2018 48th Annual IEEE/IFIP International Conference on Dependable Systems and Networks (DSN) (2018)
Luxembourg City, Luxembourg
Jun 25, 2018 to Jun 28, 2018
Modern large scale distributed systems increasingly espouse sophisticated distributed architectures characterized by complex distributed structural invariants. Unfortunately, maintaining these structural invariants at scale is time consuming and error prone, as developers must take into account asynchronous failures, loosely coordinated sub-systems and network delays.
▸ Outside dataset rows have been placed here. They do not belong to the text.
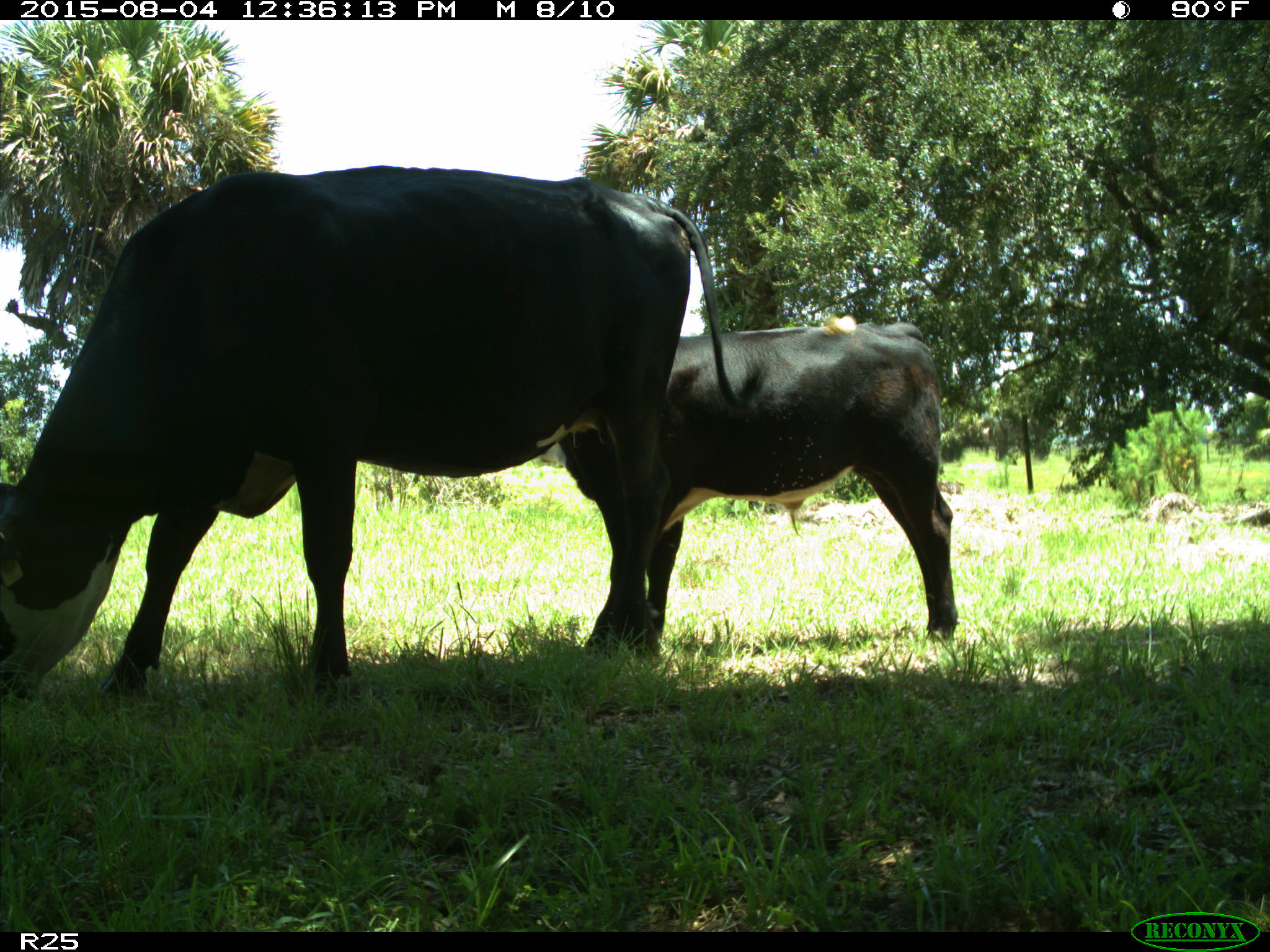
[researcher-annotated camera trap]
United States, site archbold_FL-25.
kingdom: Animalia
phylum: Chordata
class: Mammalia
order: Artiodactyla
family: Bovidae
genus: Bos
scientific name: Bos taurus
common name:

To address this problem, we propose PLEIADES, a new framework to construct and enforce large-scale distributed structural invariants under aggressive conditions. PLEIADES combines the resilience of self-organizing overlays, with the expressiveness of an assembly-based design strategy. The result is a highly survivable framework that is able to dynamically maintain arbitrary complex distributed structures under aggressive crash failures. Our evaluation shows in particular that PLEIADES is able to restore the overall structure of a 25,600 node system in less than 11 asynchronous rounds after half of the nodes have crashed.
distributed processing, fault tolerant computing
S. Bouget, Y. Bromberg, A. Luxey and F. Taiani, "Pleiades: Distributed Structural Invariants at Scale," 2018 48th Annual IEEE/IFIP International Conference on Dependable Systems and Networks (DSN), Luxembourg City, Luxembourg, 2018, pp. 542-553.